5

I'm trying to learn TensorFlow's internals by stepping from its CIFAR-10 model training's python code into its core C++ code. Using Eclipse+PyDev for step by step debugging of the python code works great, but I can't find how to step into the C++ code of the TensorFlow core. I tried using Eclipse CDT to build the C++ code in a separate project, and attach the debugger to the python process running cifar10_train.py as described here, but the symbols are never loaded and (obviously) deferred breakpoints are never hit.

Background and setup:

I'm running on Ubuntu 14.04 LTS, installed the TensorFlow code from sources as described here and my CDT project uses a Makefile containing

bazel build -c dbg //tensorflow/cc:tutorials_example_trainer.

Community
  • 1
  • 1
user5568317
  • 111
  • 1
  • 6
  • 2
    You may need to re-build TensorFlow from source using "--compilation_mode dbg" in order to include the symbols – Yaroslav Bulatov Nov 17 '15 at 18:41
  • If I understand bazel's user manual correctly, your suggestion is equivalent to the "-c dbg" flag I used... – user5568317 Nov 17 '15 at 21:42
  • yes, equivalent. Hm...I wonder if the problem is that all the TensorFlow C symbols are not in "python" binary, but instead in .so files that are dynamically loaded and used through SWIG. Here's a link I found that looked a bit relevant -- http://library.tebyan.net/en/Viewer/Text/164572/330 – Yaroslav Bulatov Nov 17 '15 at 22:12
  • Thanks for the link. I was able to work around the problem in a different way and can step into the C++ code. Will post an answer for this question. – user5568317 Nov 18 '15 at 10:08

1 Answers1

6

TensorFlow loads a library called _pywrap_tensorflow.so that includes its C API (as defined in tensorflow/tensorflow/core/client/tensor_c_api.cc ).

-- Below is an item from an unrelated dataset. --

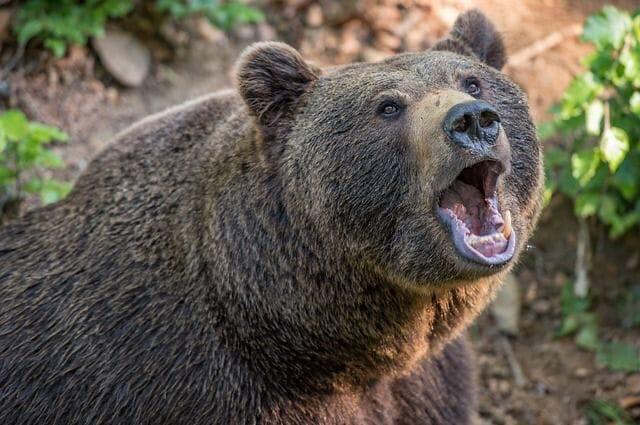 В Кезском районе медведь напал на местного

In my case the library loaded during runtime was located in
~/tensorflow/local/lib/python2.7/site-packages/tensorflow/python/_pywrap_tensorflow.so
but the library that was built from the local source code was located in ~/.cache/bazel/_bazel_<username>/dbb3c677efbf9967e464a5c6a1e69337/tensorflow/bazel-out/local_linux-dbg/bin/tensorflow/python/_pywrap_tensorflow.so.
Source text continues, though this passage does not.